What the task asks –
Copy word for word everything in the Java thread below from "while(a_d==0)" down to "if(num[j]>num[i])".

Extract to read –
Efficient code in Java please Read the entire input one line at a time and then

Question

Efficient code in Java please

Read the entire input one line at a time and then output a subsequence of the lines that appear in the same order they do in the file and that are also in non-decreasing or non-increasing sorted order. If the file contains n lines, then the length of this subsequence should be at least sqrt(n). For example, if the input contains 9 lines with the numbers 2, 1, 3, 7, 4, 6, 9, 5, 8 then your output should have at least 3 lines, which could be 1,3,4 (increasing) or 2,3,7 (increasing) or 1,4,6,9 (increasing) or 2,6,8 (increasing) or 7,6,5 (decreasing) or ...). Warning/Hint: This is probably the hardest question. You're being asked to implement the Erds–Szekeres theorem

Explanation / Answer

import java.lang.Math;
public class MyClass {
public static void main(String args[]) {
int num[]={10,6,8,12,13,20,40,11,12};
int sub[]=new int[10];
int count=0;
int asc[]=new int[100];
int des[]=new int[100];;
int start=-1;
int i=0,j,k;
int a_d=0;
int root = (int)Math.sqrt(num.length) +1;
  
while(a_d==0)
{
start+=1;
asc[start]=1;
des[start]=1;
for(i=start+1;i<num.length;i++)
{
if(num[i]>num[start])
{
des[i]=0;
for(j=i-1;j>=start;j--)
{
if(num[j]>num[i])
continue;
else if(num[j]<=num[i]&&num[j]>=num[start])
{
asc[i]=asc[j]+1;
break;
}
}
if(asc[i]>=root)
{
a_d = 1; /* we have obtained ascending sequence of length square root of total length*/
break;
}
}
if(num[i]<num[start])
{
asc[i]=0;
for(j=i-1;j>=start;j--)

Supplied entries –
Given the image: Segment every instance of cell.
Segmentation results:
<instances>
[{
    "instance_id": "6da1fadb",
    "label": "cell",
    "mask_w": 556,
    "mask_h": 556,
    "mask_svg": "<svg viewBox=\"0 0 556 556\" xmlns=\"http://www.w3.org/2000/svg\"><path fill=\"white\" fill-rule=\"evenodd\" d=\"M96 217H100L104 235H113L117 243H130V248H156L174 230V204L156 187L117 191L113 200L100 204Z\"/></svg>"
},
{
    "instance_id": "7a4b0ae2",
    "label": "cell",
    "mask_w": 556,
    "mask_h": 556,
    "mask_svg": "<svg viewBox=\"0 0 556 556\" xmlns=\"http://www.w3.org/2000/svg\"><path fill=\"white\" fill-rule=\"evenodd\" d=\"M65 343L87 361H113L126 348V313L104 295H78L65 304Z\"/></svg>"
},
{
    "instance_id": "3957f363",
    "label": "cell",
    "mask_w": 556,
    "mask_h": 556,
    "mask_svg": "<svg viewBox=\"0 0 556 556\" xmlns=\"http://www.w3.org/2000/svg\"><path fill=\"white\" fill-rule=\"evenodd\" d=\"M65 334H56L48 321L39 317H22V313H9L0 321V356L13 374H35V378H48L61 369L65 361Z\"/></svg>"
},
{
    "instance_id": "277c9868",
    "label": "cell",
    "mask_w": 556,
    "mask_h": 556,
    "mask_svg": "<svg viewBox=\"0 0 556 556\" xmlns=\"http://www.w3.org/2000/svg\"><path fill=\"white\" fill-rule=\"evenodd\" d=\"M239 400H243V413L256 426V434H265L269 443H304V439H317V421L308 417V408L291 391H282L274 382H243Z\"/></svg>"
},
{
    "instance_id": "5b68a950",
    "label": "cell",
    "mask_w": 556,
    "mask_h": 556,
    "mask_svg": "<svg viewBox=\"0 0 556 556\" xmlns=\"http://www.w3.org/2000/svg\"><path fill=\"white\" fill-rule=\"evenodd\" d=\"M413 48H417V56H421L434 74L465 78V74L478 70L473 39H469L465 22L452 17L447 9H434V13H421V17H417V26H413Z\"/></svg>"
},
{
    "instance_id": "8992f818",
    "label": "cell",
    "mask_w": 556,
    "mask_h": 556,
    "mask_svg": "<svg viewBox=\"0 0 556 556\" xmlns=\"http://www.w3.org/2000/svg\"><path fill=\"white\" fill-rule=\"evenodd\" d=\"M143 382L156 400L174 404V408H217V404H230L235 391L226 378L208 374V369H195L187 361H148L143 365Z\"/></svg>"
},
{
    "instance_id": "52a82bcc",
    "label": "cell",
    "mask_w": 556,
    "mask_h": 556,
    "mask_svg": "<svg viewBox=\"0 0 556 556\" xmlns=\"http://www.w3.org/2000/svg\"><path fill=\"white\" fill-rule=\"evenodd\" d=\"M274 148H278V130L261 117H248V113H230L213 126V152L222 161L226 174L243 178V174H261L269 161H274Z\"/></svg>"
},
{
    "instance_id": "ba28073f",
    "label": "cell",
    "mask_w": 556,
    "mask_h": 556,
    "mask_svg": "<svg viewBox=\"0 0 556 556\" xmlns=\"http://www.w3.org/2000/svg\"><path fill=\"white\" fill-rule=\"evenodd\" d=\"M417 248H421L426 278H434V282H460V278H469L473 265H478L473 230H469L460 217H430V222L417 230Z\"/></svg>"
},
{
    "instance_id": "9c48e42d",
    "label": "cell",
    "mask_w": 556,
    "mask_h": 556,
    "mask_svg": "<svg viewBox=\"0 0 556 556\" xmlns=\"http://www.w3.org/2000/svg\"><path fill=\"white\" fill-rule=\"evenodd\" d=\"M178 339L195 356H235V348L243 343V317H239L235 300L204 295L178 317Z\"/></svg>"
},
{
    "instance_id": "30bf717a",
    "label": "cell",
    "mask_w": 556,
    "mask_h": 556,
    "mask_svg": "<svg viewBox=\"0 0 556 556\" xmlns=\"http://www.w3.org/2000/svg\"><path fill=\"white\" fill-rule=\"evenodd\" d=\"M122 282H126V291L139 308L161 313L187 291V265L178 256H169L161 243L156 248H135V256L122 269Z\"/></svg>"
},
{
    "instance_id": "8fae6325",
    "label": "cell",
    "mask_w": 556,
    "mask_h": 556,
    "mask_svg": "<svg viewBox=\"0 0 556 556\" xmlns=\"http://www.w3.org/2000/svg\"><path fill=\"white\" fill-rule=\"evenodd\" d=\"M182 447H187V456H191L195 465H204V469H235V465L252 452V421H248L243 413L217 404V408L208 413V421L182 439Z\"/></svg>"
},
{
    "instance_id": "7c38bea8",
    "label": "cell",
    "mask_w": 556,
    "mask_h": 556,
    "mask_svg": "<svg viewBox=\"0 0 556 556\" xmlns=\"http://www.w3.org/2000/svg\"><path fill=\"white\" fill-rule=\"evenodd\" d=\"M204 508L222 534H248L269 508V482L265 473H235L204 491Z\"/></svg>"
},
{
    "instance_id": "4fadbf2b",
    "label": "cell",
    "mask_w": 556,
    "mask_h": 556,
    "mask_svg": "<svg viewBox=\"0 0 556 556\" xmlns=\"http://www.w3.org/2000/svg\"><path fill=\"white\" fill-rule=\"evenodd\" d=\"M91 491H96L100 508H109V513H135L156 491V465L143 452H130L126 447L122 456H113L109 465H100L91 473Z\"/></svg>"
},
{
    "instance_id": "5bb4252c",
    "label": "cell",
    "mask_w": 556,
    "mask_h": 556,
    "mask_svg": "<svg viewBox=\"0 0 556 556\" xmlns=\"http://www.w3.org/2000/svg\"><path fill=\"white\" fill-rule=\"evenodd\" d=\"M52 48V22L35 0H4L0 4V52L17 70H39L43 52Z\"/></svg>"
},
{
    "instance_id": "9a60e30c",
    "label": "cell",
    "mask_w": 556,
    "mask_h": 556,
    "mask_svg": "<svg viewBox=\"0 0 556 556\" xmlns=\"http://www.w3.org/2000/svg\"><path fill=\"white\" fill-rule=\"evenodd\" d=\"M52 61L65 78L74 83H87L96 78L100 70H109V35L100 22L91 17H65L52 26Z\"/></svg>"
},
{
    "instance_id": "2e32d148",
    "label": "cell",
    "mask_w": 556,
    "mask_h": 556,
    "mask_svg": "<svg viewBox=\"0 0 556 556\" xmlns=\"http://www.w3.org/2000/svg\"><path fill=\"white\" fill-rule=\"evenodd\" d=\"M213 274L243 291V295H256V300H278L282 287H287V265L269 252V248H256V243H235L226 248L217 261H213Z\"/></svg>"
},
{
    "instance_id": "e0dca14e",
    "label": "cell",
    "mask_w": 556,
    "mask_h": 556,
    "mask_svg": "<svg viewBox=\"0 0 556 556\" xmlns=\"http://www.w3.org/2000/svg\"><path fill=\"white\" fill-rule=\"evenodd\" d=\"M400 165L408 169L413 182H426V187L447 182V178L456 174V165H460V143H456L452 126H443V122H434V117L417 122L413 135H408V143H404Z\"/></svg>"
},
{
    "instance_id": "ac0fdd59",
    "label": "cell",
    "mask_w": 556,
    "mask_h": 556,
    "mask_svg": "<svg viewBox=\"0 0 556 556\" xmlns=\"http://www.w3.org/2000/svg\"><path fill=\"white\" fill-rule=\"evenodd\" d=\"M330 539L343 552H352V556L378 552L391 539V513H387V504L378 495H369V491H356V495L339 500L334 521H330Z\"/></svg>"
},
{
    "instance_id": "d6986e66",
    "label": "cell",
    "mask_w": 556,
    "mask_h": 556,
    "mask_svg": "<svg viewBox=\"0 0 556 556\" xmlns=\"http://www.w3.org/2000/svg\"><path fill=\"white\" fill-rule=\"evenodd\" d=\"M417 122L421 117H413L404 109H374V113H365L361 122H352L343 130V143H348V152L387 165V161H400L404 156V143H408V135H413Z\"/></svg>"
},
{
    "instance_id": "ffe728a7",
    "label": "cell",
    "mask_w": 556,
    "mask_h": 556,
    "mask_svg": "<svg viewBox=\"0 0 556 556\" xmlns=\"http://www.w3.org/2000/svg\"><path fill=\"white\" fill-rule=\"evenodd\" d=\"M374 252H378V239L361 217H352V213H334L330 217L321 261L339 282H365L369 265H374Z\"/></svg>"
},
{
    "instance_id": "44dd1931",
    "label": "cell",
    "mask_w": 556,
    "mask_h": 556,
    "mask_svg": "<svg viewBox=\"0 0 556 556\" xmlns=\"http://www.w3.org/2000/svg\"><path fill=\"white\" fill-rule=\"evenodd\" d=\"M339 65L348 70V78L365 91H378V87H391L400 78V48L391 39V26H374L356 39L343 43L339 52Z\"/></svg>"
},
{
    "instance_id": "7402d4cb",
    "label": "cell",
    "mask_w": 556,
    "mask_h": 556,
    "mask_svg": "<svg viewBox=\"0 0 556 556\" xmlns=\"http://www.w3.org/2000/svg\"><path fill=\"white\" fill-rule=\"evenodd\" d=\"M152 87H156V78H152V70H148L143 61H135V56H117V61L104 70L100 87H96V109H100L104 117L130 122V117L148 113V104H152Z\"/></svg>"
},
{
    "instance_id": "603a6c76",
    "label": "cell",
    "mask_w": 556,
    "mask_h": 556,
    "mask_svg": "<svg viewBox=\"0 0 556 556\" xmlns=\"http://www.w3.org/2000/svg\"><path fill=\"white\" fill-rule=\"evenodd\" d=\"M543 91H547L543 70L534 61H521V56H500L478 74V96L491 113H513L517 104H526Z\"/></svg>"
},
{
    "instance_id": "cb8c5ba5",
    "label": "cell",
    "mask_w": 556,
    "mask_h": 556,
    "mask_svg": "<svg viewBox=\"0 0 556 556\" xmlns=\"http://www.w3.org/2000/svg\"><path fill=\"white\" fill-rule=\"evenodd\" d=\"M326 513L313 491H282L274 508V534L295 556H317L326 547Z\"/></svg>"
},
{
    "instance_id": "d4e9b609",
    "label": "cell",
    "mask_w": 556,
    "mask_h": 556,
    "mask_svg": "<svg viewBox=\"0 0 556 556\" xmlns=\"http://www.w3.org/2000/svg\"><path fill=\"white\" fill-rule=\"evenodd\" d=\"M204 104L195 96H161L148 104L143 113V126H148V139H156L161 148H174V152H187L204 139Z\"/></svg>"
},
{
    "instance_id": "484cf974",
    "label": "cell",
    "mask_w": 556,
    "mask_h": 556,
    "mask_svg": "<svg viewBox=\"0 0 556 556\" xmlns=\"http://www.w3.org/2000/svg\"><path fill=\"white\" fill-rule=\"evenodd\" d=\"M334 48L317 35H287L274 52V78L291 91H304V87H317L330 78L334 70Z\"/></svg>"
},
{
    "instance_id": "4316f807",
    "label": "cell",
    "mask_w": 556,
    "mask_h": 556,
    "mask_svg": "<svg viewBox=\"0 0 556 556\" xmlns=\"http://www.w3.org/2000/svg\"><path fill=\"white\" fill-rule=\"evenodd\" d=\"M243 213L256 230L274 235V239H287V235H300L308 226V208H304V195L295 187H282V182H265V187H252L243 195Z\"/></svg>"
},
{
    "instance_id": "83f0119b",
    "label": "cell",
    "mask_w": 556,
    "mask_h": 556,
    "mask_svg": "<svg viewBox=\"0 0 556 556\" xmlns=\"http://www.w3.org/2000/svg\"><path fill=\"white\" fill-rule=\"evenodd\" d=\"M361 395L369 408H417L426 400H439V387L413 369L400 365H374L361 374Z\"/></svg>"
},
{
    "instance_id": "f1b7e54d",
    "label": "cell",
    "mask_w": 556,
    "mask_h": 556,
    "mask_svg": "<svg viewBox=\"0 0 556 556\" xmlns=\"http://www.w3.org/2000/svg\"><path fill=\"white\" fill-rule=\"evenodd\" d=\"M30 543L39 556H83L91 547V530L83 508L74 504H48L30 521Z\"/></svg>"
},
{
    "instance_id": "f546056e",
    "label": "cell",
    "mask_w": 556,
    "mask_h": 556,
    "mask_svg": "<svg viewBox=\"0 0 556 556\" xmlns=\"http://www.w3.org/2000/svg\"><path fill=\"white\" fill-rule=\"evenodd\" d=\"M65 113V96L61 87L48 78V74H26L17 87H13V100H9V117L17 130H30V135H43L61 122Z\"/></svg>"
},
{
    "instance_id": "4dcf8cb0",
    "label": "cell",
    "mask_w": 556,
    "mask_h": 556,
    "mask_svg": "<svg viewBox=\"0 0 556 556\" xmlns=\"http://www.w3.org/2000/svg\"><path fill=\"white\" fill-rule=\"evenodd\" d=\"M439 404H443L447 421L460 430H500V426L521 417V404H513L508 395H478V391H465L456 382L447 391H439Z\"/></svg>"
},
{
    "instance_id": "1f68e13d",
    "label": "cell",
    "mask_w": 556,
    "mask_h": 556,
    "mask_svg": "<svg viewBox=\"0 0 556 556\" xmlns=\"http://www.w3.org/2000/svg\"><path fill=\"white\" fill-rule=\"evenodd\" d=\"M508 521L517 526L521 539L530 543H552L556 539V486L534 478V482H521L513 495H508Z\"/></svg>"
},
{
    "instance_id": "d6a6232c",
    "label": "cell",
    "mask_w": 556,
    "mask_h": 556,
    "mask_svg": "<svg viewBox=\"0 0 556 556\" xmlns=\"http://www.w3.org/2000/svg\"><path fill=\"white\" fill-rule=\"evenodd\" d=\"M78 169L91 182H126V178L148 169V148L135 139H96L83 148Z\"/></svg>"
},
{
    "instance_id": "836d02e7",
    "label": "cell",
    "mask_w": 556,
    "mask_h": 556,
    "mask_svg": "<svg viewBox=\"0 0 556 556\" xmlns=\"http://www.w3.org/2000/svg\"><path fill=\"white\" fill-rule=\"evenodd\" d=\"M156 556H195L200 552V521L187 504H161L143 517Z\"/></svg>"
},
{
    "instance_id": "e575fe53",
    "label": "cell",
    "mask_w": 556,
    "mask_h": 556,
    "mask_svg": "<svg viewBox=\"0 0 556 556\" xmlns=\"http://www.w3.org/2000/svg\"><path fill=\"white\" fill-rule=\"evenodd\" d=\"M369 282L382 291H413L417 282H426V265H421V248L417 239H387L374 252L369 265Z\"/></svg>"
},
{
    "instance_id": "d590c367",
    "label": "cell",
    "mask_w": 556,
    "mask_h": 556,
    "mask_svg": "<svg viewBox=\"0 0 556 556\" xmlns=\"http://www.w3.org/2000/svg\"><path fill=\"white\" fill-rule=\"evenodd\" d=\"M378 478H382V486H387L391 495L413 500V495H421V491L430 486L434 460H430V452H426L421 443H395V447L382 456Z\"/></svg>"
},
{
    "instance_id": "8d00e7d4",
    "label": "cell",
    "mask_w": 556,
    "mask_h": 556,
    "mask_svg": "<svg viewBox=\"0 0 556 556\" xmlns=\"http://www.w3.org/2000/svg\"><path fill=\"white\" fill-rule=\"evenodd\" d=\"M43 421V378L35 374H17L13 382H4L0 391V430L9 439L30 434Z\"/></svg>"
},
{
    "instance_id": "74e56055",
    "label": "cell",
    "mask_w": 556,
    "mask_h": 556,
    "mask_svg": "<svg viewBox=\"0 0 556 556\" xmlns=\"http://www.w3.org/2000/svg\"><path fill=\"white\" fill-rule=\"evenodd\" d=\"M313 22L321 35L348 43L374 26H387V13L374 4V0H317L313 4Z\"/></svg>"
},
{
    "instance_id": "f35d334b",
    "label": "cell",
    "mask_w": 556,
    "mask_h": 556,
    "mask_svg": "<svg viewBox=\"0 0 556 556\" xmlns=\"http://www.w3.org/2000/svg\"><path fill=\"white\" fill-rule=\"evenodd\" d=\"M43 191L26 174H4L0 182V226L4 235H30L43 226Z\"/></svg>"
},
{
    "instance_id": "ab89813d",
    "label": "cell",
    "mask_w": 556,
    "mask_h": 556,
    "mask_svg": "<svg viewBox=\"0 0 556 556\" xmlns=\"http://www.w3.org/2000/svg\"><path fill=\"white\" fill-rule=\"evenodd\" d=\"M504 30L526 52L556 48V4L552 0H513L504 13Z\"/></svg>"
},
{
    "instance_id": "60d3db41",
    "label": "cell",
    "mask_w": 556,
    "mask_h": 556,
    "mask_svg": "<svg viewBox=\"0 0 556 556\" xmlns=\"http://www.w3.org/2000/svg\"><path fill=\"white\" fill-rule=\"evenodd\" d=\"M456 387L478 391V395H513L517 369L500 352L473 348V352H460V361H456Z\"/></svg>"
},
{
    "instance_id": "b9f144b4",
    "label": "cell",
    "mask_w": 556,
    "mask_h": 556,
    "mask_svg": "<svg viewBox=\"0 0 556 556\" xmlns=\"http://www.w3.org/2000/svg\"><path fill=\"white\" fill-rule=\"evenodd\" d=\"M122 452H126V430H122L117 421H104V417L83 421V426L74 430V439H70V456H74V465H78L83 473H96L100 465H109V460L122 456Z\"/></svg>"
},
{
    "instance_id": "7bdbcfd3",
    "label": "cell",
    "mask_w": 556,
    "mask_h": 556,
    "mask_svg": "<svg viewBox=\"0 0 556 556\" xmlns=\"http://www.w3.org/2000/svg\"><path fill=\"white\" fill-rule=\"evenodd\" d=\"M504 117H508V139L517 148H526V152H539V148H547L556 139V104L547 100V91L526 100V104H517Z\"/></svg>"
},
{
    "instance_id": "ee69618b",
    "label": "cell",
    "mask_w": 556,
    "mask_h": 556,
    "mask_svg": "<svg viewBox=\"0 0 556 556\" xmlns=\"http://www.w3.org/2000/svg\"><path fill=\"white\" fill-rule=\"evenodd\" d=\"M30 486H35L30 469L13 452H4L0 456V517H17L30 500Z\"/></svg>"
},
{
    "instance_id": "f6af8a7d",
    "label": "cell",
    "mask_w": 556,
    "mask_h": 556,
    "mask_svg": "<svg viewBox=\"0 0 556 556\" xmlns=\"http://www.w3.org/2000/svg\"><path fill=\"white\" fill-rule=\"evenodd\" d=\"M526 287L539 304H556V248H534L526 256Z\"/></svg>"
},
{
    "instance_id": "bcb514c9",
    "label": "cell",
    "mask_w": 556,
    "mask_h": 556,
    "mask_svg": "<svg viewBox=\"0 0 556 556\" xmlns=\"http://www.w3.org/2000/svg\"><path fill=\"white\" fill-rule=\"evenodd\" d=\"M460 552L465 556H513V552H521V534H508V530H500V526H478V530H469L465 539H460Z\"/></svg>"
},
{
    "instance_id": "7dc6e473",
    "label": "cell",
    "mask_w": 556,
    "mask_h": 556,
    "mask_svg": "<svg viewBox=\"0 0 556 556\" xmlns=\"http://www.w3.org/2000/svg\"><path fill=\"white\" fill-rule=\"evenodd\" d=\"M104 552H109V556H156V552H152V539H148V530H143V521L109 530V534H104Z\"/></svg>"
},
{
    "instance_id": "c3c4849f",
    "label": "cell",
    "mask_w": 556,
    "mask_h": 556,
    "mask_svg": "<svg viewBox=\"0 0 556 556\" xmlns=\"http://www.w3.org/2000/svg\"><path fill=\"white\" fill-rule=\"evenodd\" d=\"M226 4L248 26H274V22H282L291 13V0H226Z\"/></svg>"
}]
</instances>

Task solution –
while(a_d==0)
{
start+=1;
asc[start]=1;
des[start]=1;
for(i=start+1;i<num.length;i++)
{
if(num[i]>num[start])
{
des[i]=0;
for(j=i-1;j>=start;j--)
{
if(num[j]>num[i])